ЗАДАНИЕ:
Пожалуйста, перепишите записи, начиная со строки с «What amount of» и заканчивая последней записью, заменив «point» на «pixel» и ничего больше не меняя. Изображения в ответ не включайте.

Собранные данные
-------
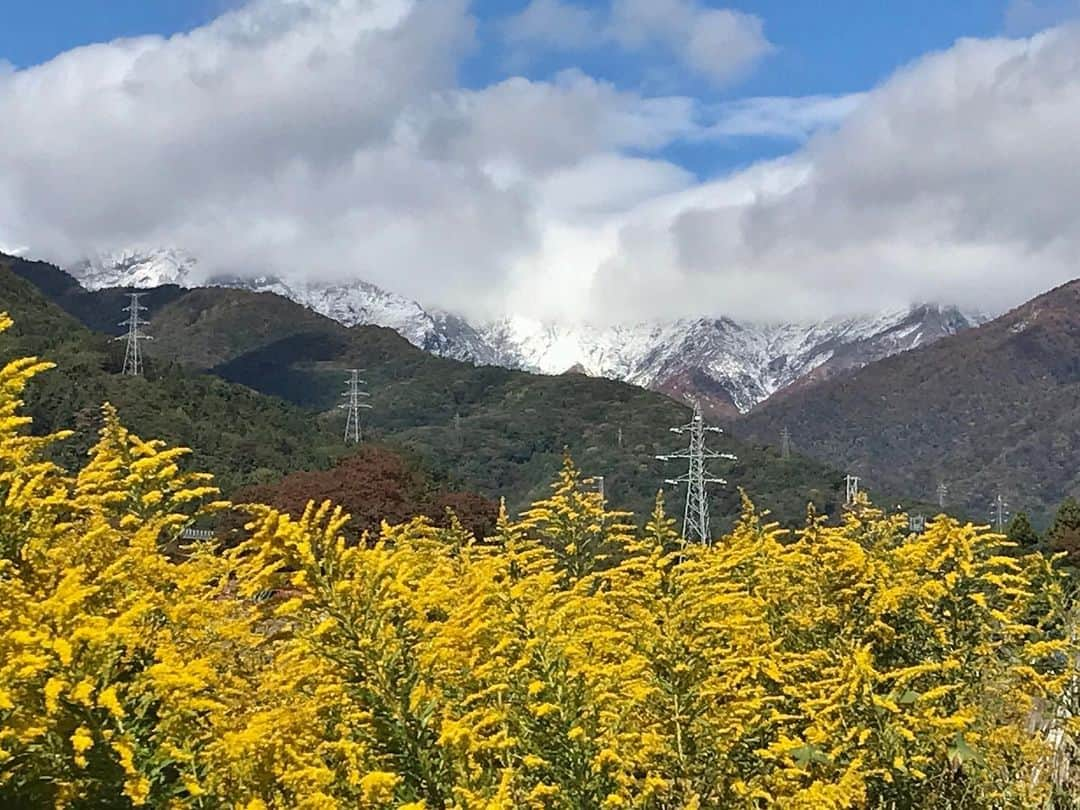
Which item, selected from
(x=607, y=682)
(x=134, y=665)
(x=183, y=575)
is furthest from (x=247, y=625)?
(x=607, y=682)

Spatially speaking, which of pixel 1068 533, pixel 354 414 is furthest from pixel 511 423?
pixel 1068 533

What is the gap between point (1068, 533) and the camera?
37156mm

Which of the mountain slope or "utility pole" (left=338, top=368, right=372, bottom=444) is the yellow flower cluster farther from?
"utility pole" (left=338, top=368, right=372, bottom=444)

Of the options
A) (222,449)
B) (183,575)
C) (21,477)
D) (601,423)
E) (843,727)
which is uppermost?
(601,423)

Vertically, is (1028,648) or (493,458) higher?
(493,458)

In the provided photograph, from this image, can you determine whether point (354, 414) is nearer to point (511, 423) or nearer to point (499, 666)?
point (511, 423)

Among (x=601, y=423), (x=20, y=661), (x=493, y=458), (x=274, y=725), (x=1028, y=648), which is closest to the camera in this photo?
(x=20, y=661)

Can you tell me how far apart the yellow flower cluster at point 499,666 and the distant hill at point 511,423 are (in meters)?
49.0

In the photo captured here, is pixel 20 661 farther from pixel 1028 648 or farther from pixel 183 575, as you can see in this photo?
pixel 1028 648

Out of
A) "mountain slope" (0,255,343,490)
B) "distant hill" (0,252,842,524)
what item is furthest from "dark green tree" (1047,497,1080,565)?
"distant hill" (0,252,842,524)

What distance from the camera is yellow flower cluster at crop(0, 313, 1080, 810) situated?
16.9 feet

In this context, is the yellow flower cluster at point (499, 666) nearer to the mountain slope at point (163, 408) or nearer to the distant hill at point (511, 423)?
the mountain slope at point (163, 408)

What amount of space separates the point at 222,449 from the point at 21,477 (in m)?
53.3

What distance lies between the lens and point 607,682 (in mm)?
5656
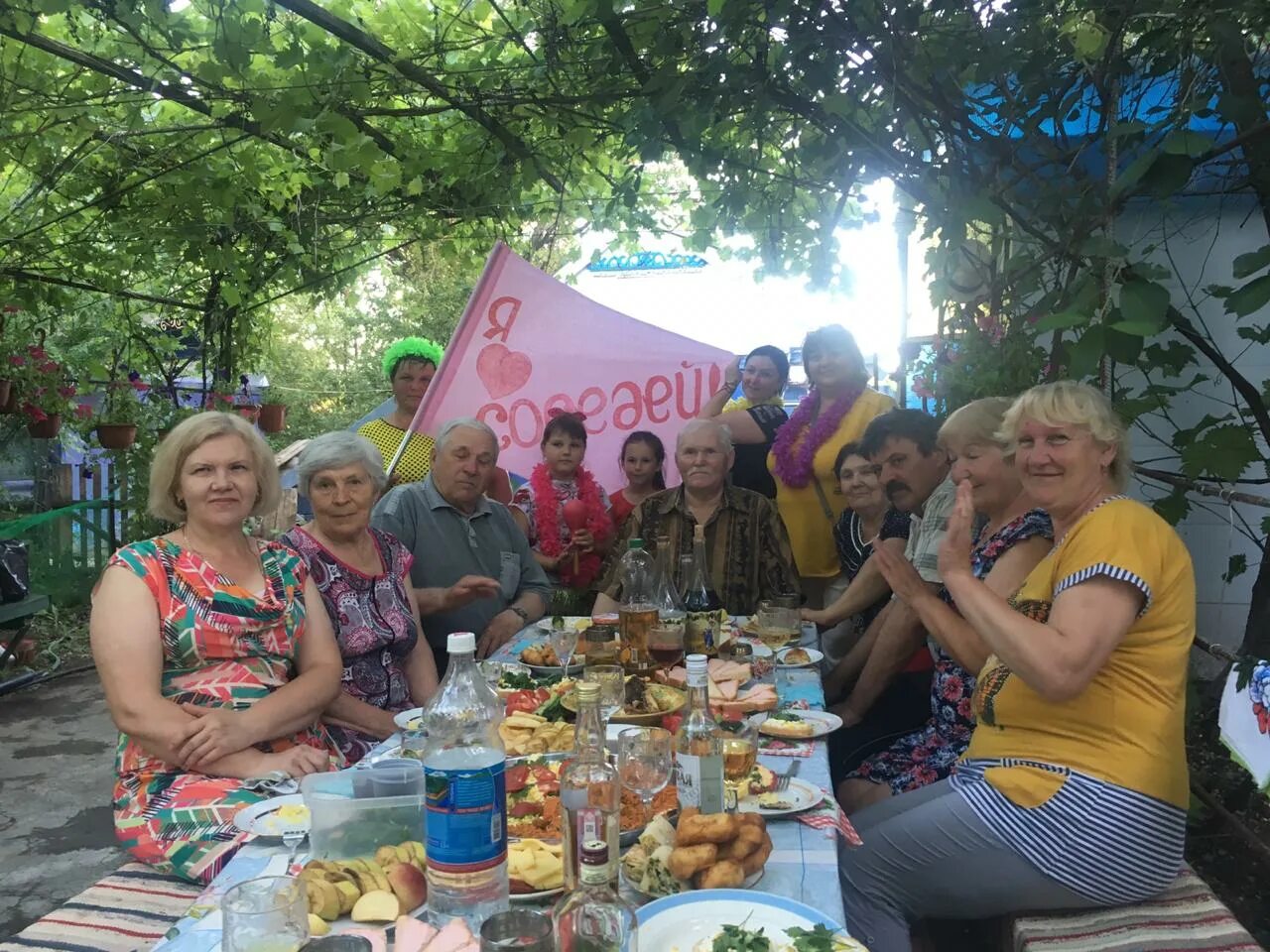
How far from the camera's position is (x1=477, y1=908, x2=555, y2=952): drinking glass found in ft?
3.69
-------
РЕШЕНИЕ ЗАДАЧИ:
What amount of space separates the pixel at 222,449 from the pixel at 21,477 (in m)?
53.3

What distance lies between the lens and pixel 607,682 (in mm)?
5656
How far from the camera's position is (x1=477, y1=908, x2=555, y2=952): drinking glass found in ft?
3.69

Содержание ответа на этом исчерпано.